= WHAT YOU HAVE TO DO =
In the excerpt about the mandrel end plate, at roughly what angle is the end plate's peripheral edge preferably tapered?

Referring now to FIGS. 3-5, the front end 25A of tube 25 is capped by a circular end plate 52 that is connected to the internal struts 26 of tube 25 by a set of bolts 55 and pins 56. End plate 52 has a diameter substantially equal to the outer diameter of tube 25 and has a circular opening 53 through which the free end 54 of stub axle A2 projects. A flange 52B of reduced thickness surrounds opening 53 and defines an annular recess 52C in the planar surface 52A of the plate. When plate 52 is bolted to tube 25, a portion of flange 52B engages a flange 54A on axle A2 and urges the axle flange inwardly, toward engagement with a pressure plate 60, discussed below. Plate 52 has a plurality of radially-extending slots 58 formed in a planar surface 52A thereof that faces inwardly toward the center of said tube. The slots extend from the centrally-located annular recess 52C formed in the planar surface to the circular perimeter of the end plate. Preferably, each of the slots has a square cross-section, about 0.5 to 2 mm. on a side. End plate 52 is preferably made plastic by an injection molding process.

Positioned against the slotted surface of end plate 52 and attached thereto by the same bolts used to connect plate 52 to tube 25 is a pressure plate 60. Plate 60 is also made of injection-molded plastic and has a planar surface 60A that cooperates with the slotted planar surface 52A of end plate 52 to define a plurality of radially-extending air passageways 66 connecting the annular recess 52C and the perimeter of said end plate. Radially inward from surface 60A is an annular ring 68 connected to the outer annulus 69 by a plurality of spoke-like members 70. Between the spoke members are openings 72. When bolted together, ring 68 rests upon an outer rim portion 36A of bushing. Air emerging through airports AP2 is thus confined to openings 72 which, in turn, communicate with the annular recess 52C to define an internal air chamber for supplying the radially-extending passageways 66 with pressurized air. Thus, when air is applied to the mandrel through airport AP1, a plurality of radially extending air streams are created at the periphery of the end plate, thereby producing an air bearing at the interface of tube 25 and end plate 52, as shown in FIG. 3. Preferably, the peripheral edge 52D of said end plate 52 is tapered at about 5 degrees (as shown in FIG. 3) to facilitate the loading of the removable resilient sleeve 22 onto the mandrel.

As a result of the above-described structure, the need for a costly machining process for producing air ports in solid surface is avoided. The air bearing effect is achieved with greater precision through the use of low cost, injection moldable components.

The invention has been described with reference to a particularly preferred embodiment. It will be apparent, however, that certain modifications can be made without departing from the spirit of the invention, and such modifications are intended to be protected by the following claims.

Dataset items:
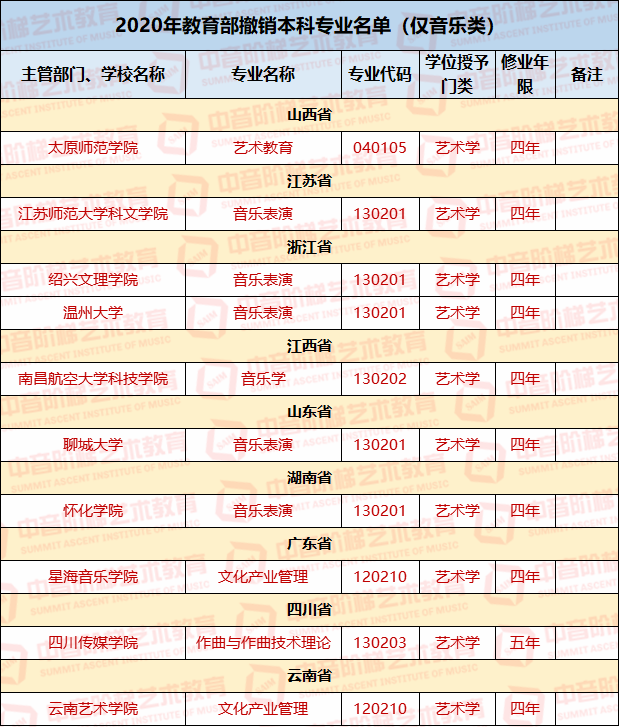 2020年教育部撤销本科专业名单（仅音乐类）

| 主管部门、学校名称 | 专业名称 | 专业代码 | 学位授予门类 | 修业年限 | 备注 |
|---|---|---|---|---|---|
| 山西省 | | | | | |
| 太原师范学院 | 艺术教育 | 040105 | 艺术学 | 四年 | |
| 江苏省 | | | | | |
| 江苏师范大学科文学院 | 音乐表演 | 130201 | 艺术学 | 四年 | |
| 浙江省 | | | | | |
| 绍兴文理学院 | 音乐表演 | 130201 | 艺术学 | 四年 | |
| 温州大学 | 音乐表演 | 130201 | 艺术学 | 四年 | |
| 江西省 | | | | | |
| 南昌航空大学科技学院 | 音乐学 | 130202 | 艺术学 | 四年 | |
| 山东省 | | | | | |
| 聊城大学 | 音乐表演 | 130201 | 艺术学 | 四年 | |
| 湖南省 | | | | | |
| 怀化学院 | 音乐表演 | 130201 | 艺术学 | 四年 | |
| 广东省 | | | | | |
| 星海音乐学院 | 文化产业管理 | 120210 | 艺术学 | 四年 | |
| 四川省 | | | | | |
| 四川传媒学院 | 作曲与作曲技术理论 | 130203 | 艺术学 | 五年 | |
| 云南省 | | | | | |
| 云南艺术学院 | 文化产业管理 | 120210 | 艺术学 | 四年 | |

中音阶梯艺术教育 SUMMIT ASCENT INSTITUTE OF MUSIC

= YOUR SOLUTION =
About 5 degrees.